Exercise task 1 - According to the learning philosophy text, how do young children primarily learn?
Exercise task 2 - Write the next part of the learning philosophy text, picking up after its final sentence.

Our Learning Philosophy

Young children live in their senses; all that they learn comes from direct and swift experience of daily life.  Through creative exploration–action and interaction with everything around them–children gather not only the basic foundations of intellectual knowledge but a lasting appreciation for the world they have entered.

The Children’s Garden is designed as a sensory-rich environment for young children to discover what awaits in the world and to grow all their greatest capactities within.  In addition to loving teachers, who are trained and experienced in living arts curriculum, our school embodies a natural and rhythmic, calm, warm, home-like environment for children to experience the world at their own pace and learn through their senses. We practice a relationship-based care model that complements home life and provides a learning environment in which your child will flourish. We recognize that human relationship and activity are essential tools for all foundational skills for life.  In early childhood, daily life experience is the “curriculum” through which children experience healthy life rhythms and routines.

Living Arts Care and Learning

The Children’s Garden’s approach to the joyful way of “learning through living” is the basis of our work with children.  Through the living arts, we are able to create a very natural daily life experience at school as the “curriculum”.  When children experience healthy life rhythms and routines the beauty, comfort, security, and connection to the living world naturally form the basis for meaningful learning.

We “meet each child” where we find them in their growth, development and personality. Understanding the heart-centered relationship with a child as we do, teachers are very naturally, loving stewards of encouraging the children’s individual capacities, strengthening will and a nourished, creative, imaginative spirit within.  Each class envelopes a caring community with meaningful practices and activites, fostering reverence and confidence in each child. The children find their way to an intimate link with the natural world through daily time spent in the outdoors on our play garden yard and outside classroom, as well as in the woods and fields of our beloved Grant Park.

We recognize that young children learn primarily through imitation and example.  With that knowledge, great care is taken to provide an environment where teachers are mindfully and continually modeling behavior that is worthy of a child’s imitation.  Teachers are the warm and steadfast presence of kind, firm nurturing guidance for each child and the whole class.  As an essential part of a child’s growth and development, teachers understand healthy expectations (age and developmentally appropriate responsibilities).  These expectations allow children the space and time to rise in what is being asked of them.

Through imaginative free play, the groundwork for learning is founded. We see intellects grow and imaginations emerge.

Meaningful Activity & Imaginative Free Play

Meaningful activities such as circle and singing, watercolor painting, simple crafts, story telling, baking, nature walks, rich imaginative free play and mixed-age activity among the classes providing children the time to be both a younger and older “sibling”, form the fabric of a child’s daily experience in our school. And the seasonal organic food, we prepare with the children, is shared and served with set tables in a family-like atmosphere.

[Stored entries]
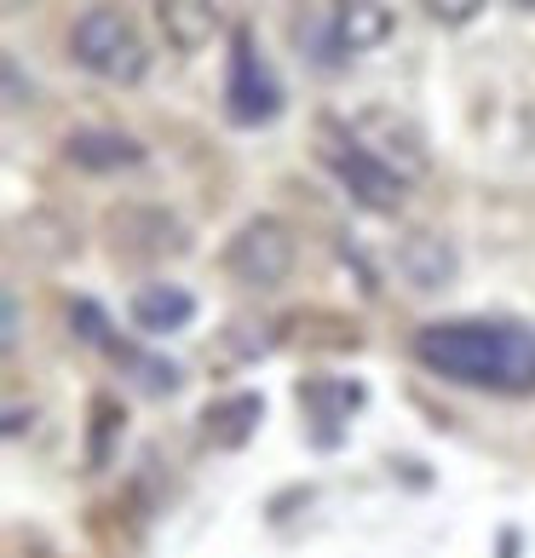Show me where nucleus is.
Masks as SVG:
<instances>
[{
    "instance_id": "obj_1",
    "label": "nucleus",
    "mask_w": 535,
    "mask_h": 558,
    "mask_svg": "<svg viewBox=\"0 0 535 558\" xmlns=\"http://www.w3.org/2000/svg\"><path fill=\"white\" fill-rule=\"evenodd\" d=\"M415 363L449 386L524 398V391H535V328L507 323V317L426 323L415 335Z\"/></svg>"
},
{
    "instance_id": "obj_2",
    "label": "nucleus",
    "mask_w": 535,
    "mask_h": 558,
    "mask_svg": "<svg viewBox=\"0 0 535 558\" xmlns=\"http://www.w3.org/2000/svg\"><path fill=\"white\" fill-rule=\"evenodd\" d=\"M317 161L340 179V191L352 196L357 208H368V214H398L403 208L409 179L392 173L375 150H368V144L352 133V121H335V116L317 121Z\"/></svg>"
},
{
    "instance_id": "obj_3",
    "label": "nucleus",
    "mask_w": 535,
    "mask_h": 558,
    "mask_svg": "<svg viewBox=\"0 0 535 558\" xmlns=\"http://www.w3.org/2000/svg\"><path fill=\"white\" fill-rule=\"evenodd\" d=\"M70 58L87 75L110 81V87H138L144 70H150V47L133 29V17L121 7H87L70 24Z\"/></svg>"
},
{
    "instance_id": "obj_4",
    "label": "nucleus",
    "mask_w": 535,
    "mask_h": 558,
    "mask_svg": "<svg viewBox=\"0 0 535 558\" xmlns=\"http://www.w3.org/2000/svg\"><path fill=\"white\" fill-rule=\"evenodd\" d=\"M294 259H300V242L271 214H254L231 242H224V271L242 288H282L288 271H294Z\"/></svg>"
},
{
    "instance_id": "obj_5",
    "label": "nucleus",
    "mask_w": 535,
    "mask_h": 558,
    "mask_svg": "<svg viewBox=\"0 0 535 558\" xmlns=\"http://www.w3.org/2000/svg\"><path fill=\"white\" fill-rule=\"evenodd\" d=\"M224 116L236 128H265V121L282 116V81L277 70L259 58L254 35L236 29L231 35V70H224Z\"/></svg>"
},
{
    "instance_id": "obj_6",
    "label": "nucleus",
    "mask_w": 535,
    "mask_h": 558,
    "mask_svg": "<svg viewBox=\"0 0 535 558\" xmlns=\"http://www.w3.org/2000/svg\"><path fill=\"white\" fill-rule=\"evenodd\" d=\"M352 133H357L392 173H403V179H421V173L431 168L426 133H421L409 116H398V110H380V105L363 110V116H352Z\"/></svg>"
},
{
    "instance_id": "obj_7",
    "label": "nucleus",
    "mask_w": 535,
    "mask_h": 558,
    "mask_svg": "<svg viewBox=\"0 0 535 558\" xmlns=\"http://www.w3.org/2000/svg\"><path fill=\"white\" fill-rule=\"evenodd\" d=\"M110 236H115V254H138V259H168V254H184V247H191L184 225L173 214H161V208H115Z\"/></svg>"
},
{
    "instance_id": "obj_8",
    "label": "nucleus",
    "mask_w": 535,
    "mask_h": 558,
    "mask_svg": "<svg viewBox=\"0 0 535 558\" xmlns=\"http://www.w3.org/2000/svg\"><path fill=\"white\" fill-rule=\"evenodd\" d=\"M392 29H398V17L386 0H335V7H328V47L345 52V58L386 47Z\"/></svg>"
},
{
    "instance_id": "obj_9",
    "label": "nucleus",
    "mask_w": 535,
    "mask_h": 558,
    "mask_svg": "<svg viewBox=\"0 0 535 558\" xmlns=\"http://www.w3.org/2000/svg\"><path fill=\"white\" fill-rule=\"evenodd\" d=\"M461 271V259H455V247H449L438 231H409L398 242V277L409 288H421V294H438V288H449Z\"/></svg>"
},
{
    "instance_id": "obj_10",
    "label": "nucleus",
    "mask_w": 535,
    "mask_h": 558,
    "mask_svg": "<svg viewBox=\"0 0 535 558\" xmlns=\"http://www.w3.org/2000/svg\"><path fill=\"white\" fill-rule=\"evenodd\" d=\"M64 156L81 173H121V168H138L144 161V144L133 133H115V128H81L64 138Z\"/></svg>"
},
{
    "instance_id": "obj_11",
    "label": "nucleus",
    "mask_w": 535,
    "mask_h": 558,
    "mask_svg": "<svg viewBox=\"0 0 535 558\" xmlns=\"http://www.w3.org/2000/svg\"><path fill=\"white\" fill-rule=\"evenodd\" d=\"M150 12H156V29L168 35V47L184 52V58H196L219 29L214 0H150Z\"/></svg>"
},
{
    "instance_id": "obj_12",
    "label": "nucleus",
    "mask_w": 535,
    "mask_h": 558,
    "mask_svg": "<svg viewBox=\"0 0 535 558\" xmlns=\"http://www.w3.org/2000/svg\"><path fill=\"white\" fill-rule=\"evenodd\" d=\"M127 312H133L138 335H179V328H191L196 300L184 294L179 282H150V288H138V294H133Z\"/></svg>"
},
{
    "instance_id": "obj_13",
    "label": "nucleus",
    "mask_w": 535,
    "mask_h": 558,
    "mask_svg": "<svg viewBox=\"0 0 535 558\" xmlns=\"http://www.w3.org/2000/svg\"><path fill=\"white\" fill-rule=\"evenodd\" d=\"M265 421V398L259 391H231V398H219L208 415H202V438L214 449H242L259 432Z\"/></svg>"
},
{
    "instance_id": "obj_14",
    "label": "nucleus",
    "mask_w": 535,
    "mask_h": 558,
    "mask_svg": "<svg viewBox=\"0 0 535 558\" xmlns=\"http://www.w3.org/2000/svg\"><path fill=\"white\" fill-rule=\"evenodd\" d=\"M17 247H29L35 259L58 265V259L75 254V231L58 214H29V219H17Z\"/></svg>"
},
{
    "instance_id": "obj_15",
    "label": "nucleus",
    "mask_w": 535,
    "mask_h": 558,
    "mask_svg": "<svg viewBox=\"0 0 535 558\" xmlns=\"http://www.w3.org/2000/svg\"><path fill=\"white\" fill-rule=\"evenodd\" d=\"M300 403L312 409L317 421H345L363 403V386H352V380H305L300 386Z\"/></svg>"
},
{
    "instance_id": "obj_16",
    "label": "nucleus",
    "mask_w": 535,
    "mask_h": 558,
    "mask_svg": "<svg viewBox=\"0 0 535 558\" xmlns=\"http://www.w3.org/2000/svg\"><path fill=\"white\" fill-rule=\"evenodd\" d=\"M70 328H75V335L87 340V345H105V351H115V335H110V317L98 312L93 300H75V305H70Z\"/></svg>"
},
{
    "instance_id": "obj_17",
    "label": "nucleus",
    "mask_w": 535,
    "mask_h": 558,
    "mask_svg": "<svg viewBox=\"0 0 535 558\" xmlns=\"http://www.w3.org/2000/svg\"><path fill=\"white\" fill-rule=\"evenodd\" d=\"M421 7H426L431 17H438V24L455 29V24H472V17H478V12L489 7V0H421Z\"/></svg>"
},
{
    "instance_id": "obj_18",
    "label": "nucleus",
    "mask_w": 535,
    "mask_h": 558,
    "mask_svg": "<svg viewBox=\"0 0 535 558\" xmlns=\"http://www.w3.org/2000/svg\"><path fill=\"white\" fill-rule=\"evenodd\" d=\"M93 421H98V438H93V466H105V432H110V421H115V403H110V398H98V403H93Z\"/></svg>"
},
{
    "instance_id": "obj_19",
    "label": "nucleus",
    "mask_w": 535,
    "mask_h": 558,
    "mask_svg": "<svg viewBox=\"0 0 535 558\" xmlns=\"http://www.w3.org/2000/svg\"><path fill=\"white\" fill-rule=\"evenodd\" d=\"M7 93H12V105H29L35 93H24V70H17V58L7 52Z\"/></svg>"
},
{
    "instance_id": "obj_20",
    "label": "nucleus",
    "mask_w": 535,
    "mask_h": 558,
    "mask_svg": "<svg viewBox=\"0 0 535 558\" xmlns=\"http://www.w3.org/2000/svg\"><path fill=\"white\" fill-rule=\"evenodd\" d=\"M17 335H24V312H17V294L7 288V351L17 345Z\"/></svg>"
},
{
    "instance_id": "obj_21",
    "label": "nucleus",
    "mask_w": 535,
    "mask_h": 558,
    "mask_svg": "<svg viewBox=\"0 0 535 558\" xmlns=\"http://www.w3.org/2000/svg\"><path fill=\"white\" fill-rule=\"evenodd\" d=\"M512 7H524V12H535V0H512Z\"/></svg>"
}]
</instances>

Written answer 1 - Through imitation and example.

Written answer 2 -
Experiential and sensory opportunities during play, household tasks, food preparation, nature exploration, water play, stories, puppetry, handwork, singing, rich language development and movement are integrated into daily rhythms to create an atmosphere that is truly meaningful to each child. 

Day by day, our children are enveloped in an appreciation for the seasons, and for the mineral, plant and animal kingdoms, guided by their own experiences. For example, children in our 3 to 5 year old group enjoy outdoor mornings in Grant Park  two days a week – hiking, playing and exploring, working together and eating snack. Mondays and Fridays the children remain on site in our play garden yard and outside classroom, allowing us to do painting, baking and handwork together.

Daily experiences of colorful nature stories and fairy tales paint a rich tapestry for the young child, encouraging a sense of wonder and close relationship to nature, her elements, and inhabitants.  These stories, along with songs and verses in our daily circle time and throughout the rhythm of the day, follow the seasons and come to life in the children’s imaginations. Many of these tales and nature stories address a fine moral sense for knowing right from wrong.

Due to the vast amount of time spent outside, it can be said that the myriad experiences inspire a joy for and knowledge of the earth’s gifts in the children we care for:  our paint is all mineral derived and fully biodegradable, we use 100% natural materials for play including sand, trees parts, rocks and sticks, water, wood, metal kitchen and yard tools,  sheep’s wool, wood, beeswax crayons, wool yarn and thick wooly felt. For surface cleaning and daily work, aromatic essential oils form the base of our own table and surface cleaner; soothing lavender and vegetable-glycerin soap washes our hands.

In our classes, children are encouraged to share, to work together, to care for our things and for each other, to try first and ask for help if needed, to listen to the speaker, and to respect the needs of others.

The behavior of the children is shaped by what surrounds them.  Kindness is practiced by teachers and encouraged in the children and they learn to trust the adults and other children. Children craft many items as gifts made for family members.  A healing basket in each class comes out with salve and other special items when a friend is hurt and we tend to them.  The children check on one another if it’s noticed that a friend is a bit sad, had a bump or scrape, often asking, “are you okay and do you need a teacher”?  They hold their partner’s hand with loving care and a desire to work together and help each other on our walks and hikes.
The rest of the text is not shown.